*SELECTED TEXT*
=======

Linda F. McCallum, Judge.
May 2, 2019
PER CURIAM.
Jonathan Wright appeals an order denying his motion for
postconviction relief. While we find no error in most of the trial
court’s disposition, we agree with Mr. Wright that the court’s
record attachments do not refute his claim of entitlement to
additional jail credit.
In 1985, Jonathan Wright was sentenced for two counts of
attempted second-degree murder, four counts of armed robbery,
and three counts of attempted armed robbery. In 2007, he was re-
sentenced following this court’s decision in Wright v. State, 941 So.
538 (Fla. 1st DCA 2006).
In the instant motion, Mr. Wright contended that while
awaiting re-sentencing he was held in Duval County Jail from May
29, 2007 until November 22, 2007. He claimed that he was entitled
to jail credit for this time. The trial court denied relief, finding that
the motion was legally insufficient, and that Mr. Wright was not
entitled to the credit on the merits.
We disagree with the court’s conclusion that the motion was
legally insufficient. Criminal defendants are entitled to credit for
time spent in county jail awaiting re-sentencing. Middleton v.

=======

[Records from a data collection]
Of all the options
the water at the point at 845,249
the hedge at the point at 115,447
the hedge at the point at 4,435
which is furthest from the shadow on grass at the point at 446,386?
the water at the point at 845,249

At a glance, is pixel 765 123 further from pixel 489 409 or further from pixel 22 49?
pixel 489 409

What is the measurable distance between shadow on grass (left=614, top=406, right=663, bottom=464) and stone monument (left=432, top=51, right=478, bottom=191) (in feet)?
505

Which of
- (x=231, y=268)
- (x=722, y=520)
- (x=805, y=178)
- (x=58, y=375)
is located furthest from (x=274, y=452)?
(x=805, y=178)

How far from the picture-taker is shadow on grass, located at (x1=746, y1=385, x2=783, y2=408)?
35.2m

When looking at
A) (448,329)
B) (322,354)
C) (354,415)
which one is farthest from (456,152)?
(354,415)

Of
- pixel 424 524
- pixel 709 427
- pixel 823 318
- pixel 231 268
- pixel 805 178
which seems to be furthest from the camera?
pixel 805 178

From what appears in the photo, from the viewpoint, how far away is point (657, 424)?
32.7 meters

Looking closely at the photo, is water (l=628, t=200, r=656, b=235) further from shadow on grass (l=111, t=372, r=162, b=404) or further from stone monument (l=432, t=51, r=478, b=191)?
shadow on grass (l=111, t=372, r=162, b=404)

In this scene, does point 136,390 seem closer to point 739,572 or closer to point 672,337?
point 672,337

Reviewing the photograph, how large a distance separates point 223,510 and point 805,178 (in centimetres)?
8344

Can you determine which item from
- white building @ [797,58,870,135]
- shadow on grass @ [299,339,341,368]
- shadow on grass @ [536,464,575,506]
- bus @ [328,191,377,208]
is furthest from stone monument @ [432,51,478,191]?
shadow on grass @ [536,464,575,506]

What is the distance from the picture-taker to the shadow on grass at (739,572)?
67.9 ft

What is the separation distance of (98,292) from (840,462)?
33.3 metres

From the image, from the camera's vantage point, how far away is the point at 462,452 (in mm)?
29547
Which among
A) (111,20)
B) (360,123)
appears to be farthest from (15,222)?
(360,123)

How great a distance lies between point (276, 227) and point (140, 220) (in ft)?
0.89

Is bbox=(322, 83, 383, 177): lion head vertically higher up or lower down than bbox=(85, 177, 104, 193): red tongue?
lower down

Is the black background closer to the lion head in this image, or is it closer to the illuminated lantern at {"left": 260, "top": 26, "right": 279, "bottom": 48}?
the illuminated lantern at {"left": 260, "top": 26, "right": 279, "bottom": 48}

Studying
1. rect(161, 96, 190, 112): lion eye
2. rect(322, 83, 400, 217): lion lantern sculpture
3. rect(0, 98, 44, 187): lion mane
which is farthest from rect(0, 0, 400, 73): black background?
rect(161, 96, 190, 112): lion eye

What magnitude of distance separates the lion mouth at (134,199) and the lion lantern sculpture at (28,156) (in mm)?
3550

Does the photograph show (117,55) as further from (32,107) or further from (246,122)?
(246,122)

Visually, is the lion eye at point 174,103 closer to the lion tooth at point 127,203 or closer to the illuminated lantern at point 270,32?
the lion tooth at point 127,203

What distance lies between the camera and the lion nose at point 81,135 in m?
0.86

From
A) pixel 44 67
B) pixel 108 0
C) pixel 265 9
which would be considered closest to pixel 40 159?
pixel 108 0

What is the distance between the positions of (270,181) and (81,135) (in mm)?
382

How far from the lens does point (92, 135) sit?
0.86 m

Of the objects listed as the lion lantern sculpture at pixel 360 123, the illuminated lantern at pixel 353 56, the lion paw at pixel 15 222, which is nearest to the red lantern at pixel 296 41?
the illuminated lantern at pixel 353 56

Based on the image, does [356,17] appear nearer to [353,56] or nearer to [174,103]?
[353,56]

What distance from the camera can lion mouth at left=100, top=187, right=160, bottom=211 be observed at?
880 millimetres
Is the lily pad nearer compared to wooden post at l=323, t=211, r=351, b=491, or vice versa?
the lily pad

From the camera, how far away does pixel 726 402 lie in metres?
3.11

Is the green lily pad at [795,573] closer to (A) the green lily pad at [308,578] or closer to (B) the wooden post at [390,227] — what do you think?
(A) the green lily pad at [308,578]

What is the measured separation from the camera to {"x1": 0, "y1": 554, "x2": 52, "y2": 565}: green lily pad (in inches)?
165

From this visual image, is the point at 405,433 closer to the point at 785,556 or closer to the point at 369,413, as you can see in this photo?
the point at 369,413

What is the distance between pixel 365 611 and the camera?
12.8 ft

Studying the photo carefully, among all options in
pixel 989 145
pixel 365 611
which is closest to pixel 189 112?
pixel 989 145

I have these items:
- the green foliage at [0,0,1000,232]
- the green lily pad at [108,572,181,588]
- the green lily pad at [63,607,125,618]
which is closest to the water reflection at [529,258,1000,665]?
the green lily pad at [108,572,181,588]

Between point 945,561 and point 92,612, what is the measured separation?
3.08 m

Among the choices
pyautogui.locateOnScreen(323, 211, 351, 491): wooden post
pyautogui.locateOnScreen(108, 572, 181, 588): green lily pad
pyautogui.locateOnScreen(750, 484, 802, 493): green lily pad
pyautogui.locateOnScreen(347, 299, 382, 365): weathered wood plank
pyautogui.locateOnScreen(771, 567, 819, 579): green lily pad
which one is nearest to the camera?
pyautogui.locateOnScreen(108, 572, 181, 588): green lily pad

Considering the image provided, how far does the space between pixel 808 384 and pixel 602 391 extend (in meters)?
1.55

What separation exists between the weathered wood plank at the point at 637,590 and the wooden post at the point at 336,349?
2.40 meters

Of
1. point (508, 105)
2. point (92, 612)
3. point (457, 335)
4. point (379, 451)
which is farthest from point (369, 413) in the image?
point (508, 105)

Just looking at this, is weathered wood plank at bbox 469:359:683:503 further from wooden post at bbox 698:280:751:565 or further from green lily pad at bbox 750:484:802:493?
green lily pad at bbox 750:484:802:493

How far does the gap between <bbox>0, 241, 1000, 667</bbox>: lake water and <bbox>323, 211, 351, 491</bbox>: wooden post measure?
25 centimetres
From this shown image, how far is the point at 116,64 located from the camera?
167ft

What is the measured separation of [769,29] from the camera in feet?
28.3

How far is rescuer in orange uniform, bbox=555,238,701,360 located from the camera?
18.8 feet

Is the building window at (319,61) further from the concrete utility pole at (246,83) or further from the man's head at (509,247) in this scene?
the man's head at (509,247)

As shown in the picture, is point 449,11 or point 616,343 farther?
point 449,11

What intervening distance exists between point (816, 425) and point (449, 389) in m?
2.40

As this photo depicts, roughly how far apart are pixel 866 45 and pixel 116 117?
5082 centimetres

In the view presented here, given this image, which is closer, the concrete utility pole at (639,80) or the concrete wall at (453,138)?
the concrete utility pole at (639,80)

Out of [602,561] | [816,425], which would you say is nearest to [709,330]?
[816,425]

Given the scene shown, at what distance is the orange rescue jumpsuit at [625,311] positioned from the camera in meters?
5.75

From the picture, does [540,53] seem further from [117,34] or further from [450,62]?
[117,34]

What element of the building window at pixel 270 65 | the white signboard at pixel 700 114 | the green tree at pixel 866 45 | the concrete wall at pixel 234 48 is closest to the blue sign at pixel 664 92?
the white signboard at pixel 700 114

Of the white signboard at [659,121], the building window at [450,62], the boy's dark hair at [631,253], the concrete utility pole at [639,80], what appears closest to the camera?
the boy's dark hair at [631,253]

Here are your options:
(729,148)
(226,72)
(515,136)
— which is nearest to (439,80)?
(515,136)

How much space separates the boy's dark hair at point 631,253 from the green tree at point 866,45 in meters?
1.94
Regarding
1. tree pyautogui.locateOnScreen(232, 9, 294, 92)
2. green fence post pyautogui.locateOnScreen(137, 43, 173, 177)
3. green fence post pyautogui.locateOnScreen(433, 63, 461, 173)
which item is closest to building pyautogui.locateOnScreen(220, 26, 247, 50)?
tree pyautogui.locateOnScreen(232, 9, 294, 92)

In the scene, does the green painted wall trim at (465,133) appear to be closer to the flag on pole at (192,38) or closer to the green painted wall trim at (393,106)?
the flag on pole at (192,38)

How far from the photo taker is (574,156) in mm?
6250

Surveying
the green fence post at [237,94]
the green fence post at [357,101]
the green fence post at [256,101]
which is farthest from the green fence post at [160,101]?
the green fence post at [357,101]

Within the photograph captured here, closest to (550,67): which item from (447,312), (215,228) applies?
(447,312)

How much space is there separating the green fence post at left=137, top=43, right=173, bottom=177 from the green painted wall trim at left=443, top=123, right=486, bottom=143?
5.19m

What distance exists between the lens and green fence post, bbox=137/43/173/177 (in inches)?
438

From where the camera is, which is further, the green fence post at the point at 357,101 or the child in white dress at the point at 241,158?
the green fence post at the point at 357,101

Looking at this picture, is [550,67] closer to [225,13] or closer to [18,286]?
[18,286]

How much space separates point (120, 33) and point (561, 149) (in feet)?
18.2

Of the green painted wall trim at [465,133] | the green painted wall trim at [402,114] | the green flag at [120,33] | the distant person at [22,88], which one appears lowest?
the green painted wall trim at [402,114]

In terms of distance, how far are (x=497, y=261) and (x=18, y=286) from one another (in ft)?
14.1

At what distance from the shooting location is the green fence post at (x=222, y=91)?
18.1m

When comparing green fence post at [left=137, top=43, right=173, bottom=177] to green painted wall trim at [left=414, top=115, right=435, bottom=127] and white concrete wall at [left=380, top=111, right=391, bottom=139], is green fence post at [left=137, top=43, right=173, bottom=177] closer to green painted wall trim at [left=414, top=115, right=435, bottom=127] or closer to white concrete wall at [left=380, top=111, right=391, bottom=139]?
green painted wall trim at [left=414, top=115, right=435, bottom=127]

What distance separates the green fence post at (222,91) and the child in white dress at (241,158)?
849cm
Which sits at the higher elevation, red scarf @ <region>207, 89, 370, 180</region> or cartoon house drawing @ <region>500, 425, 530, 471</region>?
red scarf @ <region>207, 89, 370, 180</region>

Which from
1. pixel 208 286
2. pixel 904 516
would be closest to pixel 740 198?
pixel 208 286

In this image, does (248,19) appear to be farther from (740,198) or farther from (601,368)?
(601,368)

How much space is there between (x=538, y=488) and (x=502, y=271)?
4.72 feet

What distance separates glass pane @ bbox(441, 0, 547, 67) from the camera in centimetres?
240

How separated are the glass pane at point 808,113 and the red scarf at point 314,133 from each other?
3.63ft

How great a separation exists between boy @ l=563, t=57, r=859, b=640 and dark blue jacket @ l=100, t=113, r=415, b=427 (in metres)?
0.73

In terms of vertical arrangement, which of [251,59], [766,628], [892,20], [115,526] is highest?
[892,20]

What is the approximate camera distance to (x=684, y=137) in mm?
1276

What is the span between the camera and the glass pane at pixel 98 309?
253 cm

=======

*STATED GOAL*
Answer these questions about the court opinion:
1. In what year was Jonathan Wright first sentenced?
2. In which jail was he held while awaiting re-sentencing?
3. Besides ruling on the merits, what did the trial court find about his motion?
The records aren't needed here.

*RESULT FOR THIS EXERCISE*
1. 1985
2. Duval County Jail
3. It found that the motion was legally insufficient.